◆ QUOTED PASSAGE:
+ + +

THIS IS NOT A DRILL

The day was January 13th, 2018 and I was on a solo trip on the island of Maui in need of rest and relaxation before the semester started.

7:00 am: After a solid and restful night’s sleep, I naturally woke up without an alarm to start my day. My favorite way to wake up while on the islands is a sunrise run alongside the beach in Kaanapali. I noticed that my phone did not charge the night before, so I started my run at 20% battery life on low power mode.

7:20 am: Finally made it out the door. Phone in hand, music playing and Fitbit tracking my every move and heartbeat. With each step I grew stronger, and lost myself in my bliss. The sun peaking up over the hills and the water glistening as I passed. The early morning is for the movers, for the people who want to start their day on the right foot. It takes will power and strength to make the move and start the day, but once I do I never regret it.

+ + +

Stored rows
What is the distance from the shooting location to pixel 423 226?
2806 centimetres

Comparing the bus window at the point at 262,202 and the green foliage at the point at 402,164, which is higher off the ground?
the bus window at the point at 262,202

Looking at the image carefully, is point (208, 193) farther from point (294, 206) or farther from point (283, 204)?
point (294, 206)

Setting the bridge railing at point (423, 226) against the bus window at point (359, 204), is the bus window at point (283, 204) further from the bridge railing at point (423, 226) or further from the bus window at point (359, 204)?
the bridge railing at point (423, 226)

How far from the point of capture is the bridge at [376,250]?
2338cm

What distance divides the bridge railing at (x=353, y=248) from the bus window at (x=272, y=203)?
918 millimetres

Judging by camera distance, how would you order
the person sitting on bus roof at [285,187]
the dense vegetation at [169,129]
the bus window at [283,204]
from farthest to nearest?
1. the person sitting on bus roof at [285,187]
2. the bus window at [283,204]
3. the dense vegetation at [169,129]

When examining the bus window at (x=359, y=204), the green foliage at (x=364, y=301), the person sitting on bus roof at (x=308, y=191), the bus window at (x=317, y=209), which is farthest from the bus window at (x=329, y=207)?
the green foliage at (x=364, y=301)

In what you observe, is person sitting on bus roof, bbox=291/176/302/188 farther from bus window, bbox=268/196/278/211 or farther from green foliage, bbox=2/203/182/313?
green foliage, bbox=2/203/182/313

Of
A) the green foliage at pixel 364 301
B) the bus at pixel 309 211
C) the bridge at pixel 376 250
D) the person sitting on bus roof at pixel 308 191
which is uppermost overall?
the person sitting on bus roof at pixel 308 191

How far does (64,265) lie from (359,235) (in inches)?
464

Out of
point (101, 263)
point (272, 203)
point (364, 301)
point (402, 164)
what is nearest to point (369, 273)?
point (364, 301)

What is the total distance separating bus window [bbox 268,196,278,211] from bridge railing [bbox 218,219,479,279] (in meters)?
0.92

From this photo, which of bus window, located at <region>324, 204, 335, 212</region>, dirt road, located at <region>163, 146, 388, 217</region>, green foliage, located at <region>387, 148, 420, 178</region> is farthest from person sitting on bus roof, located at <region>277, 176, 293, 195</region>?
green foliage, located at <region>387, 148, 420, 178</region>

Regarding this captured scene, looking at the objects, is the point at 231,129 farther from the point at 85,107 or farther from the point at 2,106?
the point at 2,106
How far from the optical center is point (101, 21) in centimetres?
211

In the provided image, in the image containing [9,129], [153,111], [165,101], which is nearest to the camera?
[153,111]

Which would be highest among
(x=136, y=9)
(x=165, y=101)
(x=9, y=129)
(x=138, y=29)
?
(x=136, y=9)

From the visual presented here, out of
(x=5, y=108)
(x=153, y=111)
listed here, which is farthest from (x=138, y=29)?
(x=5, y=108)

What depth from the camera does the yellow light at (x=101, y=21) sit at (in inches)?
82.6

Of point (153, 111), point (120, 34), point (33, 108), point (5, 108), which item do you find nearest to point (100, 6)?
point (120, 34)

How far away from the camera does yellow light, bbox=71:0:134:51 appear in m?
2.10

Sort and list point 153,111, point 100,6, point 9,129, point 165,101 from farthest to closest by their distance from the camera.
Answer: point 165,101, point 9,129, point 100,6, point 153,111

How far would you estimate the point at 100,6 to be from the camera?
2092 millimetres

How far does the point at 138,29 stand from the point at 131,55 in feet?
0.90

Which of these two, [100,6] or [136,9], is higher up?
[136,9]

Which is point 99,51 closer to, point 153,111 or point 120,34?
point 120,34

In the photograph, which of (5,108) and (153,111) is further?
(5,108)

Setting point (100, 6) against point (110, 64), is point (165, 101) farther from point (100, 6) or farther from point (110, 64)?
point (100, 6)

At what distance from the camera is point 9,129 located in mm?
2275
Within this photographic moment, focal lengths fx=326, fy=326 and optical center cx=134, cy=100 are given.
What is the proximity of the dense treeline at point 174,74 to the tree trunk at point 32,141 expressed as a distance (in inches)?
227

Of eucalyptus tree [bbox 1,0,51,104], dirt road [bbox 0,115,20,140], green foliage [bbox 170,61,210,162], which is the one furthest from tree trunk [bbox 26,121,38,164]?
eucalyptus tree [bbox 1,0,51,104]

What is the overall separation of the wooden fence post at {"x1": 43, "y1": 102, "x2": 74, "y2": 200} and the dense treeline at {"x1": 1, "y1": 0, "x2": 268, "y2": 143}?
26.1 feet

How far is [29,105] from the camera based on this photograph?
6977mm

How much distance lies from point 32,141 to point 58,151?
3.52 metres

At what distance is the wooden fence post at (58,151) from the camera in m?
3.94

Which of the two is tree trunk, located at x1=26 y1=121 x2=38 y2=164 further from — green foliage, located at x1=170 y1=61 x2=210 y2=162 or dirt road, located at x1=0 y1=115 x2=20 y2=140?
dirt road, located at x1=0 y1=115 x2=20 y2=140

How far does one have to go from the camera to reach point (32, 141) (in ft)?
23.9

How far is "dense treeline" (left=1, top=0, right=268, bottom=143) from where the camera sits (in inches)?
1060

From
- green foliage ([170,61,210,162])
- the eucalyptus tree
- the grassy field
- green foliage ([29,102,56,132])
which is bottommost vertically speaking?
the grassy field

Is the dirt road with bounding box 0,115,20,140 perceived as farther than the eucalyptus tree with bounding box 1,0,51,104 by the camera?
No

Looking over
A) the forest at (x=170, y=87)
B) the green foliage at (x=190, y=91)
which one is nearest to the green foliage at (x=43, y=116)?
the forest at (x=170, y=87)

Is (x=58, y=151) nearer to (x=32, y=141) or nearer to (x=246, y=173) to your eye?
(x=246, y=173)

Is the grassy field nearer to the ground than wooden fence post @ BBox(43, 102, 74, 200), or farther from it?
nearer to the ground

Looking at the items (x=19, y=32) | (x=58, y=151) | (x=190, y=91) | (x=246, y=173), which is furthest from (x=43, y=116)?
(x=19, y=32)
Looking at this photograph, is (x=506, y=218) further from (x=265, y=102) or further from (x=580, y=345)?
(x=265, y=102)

+ + +

◆ WHAT IS ASKED:
In the Maui account, replace "Kaanapali" with "Lahaina" and write out the passage from "The day was" up to and including "low power mode.". You won't need the rows above.

◆ RESPONSE:
The day was January 13th, 2018 and I was on a solo trip on the island of Maui in need of rest and relaxation before the semester started.

7:00 am: After a solid and restful night’s sleep, I naturally woke up without an alarm to start my day. My favorite way to wake up while on the islands is a sunrise run alongside the beach in Lahaina. I noticed that my phone did not charge the night before, so I started my run at 20% battery life on low power mode.